- _Your assignment_
Of the lines below, write out exactly those from the line with "Lot of 2~Mary" through the line with "kate beckinsale family", both included, and skip the rest.

- _Provided entries_
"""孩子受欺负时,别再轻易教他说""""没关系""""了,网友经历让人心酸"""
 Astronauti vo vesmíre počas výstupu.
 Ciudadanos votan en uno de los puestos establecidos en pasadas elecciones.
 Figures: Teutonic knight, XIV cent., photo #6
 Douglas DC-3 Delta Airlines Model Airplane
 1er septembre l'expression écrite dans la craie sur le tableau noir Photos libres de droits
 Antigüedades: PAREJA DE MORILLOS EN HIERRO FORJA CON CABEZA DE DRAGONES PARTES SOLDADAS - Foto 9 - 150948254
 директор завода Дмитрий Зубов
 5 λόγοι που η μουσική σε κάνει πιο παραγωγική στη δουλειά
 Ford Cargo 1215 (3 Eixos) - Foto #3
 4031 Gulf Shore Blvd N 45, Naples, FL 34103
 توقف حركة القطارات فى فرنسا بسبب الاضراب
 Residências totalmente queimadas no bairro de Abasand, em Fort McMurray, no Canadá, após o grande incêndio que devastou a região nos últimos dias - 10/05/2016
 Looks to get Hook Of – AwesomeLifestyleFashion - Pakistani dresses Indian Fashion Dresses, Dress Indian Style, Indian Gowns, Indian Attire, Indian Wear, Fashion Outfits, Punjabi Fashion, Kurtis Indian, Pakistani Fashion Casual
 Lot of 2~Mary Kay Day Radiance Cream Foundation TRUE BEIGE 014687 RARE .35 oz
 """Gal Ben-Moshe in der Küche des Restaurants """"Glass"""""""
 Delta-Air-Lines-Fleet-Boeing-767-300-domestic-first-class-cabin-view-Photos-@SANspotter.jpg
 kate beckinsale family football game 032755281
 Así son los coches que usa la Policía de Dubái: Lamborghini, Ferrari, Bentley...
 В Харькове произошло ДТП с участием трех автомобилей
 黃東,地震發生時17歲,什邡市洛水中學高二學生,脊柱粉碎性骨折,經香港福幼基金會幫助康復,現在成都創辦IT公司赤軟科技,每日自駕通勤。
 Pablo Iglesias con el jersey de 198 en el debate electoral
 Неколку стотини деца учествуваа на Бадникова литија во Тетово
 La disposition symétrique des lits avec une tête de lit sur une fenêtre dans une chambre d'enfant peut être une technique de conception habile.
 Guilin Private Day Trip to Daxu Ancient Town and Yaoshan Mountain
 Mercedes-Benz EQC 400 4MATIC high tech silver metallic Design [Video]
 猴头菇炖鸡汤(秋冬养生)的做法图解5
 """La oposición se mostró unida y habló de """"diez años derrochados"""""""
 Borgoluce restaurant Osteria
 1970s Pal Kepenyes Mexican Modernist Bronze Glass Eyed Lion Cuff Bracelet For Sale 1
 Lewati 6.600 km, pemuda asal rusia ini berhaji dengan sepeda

- _Response for this exercise_
 Lot of 2~Mary Kay Day Radiance Cream Foundation TRUE BEIGE 014687 RARE .35 oz
 """Gal Ben-Moshe in der Küche des Restaurants """"Glass"""""""
 Delta-Air-Lines-Fleet-Boeing-767-300-domestic-first-class-cabin-view-Photos-@SANspotter.jpg
 kate beckinsale family football game 032755281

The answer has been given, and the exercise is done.